PROVIDED PASSAGE
In Step 1015, if it is determined that the received wireless frame is a wireless frame of the present BSS according to BSS identification information carried in the wireless frame, step 1016 is performed; if it is a wireless frame of the OBSS, step 1006 is performed.

In Step 1016, the channel status for the OBSS spatial reuse transmission “SR_CCA” is set to be busy, and the decrement of the second back off counter is suspended, i.e., the second back off procedure is suspended.

The ninth embodiment describes a process of starting an OBSS transmission spatial reuse back off procedure in conjunction with the eighth embodiment, as shown in FIG. 11. The station A monitors a channel, detects an efficient preamble signal using a first channel detection threshold −82 dBm, and determines according to BSS identification information carried in a physical signaling domain in a wireless frame, i.e., BSS color information in this embodiment, that the wireless frame is an OBSS wireless frame. Meanwhile, it is further determined whether the channel is idle using a second channel detection threshold greater than the first channel detection threshold. In this embodiment, the strength of the preamble signal of the wireless frame is less than the second channel detection threshold, thus an BSS timer NAV of the station A keeps the original value, and an OBSS spatial reuse timer is set as transmission duration information (TXOP Duration, transmission opportunity duration) or time length information of the wireless frame carried in a signaling domain of the wireless frame.

When the station A detects that the value of the BSS timer NAV is zero, if at this point, the OBSS spatial reuse timer is greater than zero, the station A starts a spatial reuse back off procedure, i.e., a second back off procedure, and sets a value of a second back off counter randomly to begin decrement until the second back off counter is decreased to zero, then the station A starts to implement OBSS spatial reuse transmission.

The tenth embodiment describes a process of channel monitoring and back off decrement during an OBSS transmission spatial reuse back off procedure.

The station A monitors the channel during the OBSS transmission spatial reuse back off procedure.

SET OF TASKS
**1.** In the spatial reuse text, what first channel detection threshold does station A use to detect an efficient preamble signal?
**2.** Continue the spatial reuse text from where it stops, starting after its last sentence about station A monitoring the channel.

RAW DATA
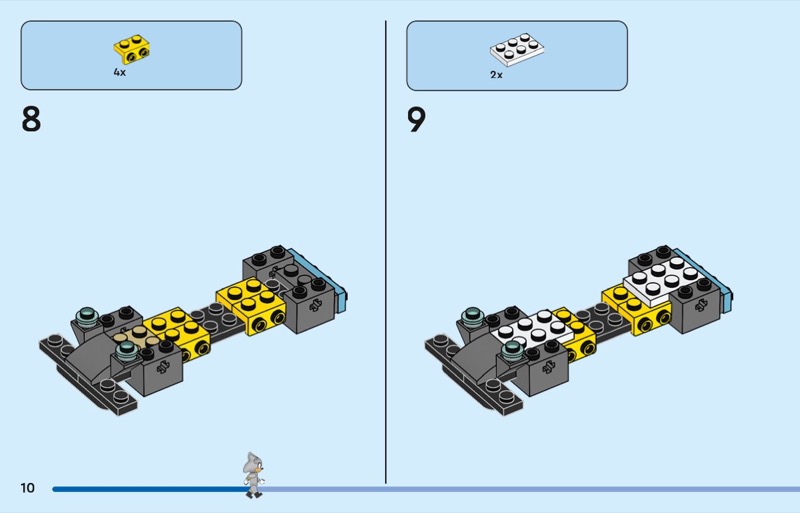 4x

8

2x

9

10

RESPONSES PER TASK
**1.** −82 dBm

**2.**
When the station A does not detect an efficient preamble signal, it determines whether the channel is idle using the second channel detection threshold and sets a channel status “SR_CCA” of the OBSS channel spatial reuse process. When the detected signal strength is greater than or equal to the second channel detection threshold, the SR_CCA state is set to be “busy”; otherwise, the SR_CCA state is set to be “idle”.

When the station A detects an efficient preamble signal, it determines whether the channel is idle using the second channel detection threshold and sets the channel status “SR_CCA” of the OBSS channel spatial reuse process. When the detected signal strength is less than the first channel detection threshold, the SR_CCA state is set to be “idle”; when the detected signal strength is greater than or equal to the first channel detection threshold, a wireless frame is further received. If it is determined that the wireless frame is a BSS wireless or the BSS identification information cannot be determined according to BSS identification information in the wireless frame, then the SR_CCA state is kept to be “busy”; if the wireless frame is an OBSS wireless frame and the detected signal strength is greater than or equal to the second channel detection threshold, then the SR_CCA state is kept to be “busy”; if the wireless frame is an OBSS wireless frame and the detected signal strength is greater than or equal to the second channel detection threshold, then the SR_CCA state is kept to be “idle”.

The station A checks the state of SR_CCA, and it is “idle”, then the second back off counter is decreased, and if it is “busy”, then the second back off counter suspends the decrement.

The eleventh embodiment describes a suspending and resuming process during an OBSS transmission spatial reuse back off procedure.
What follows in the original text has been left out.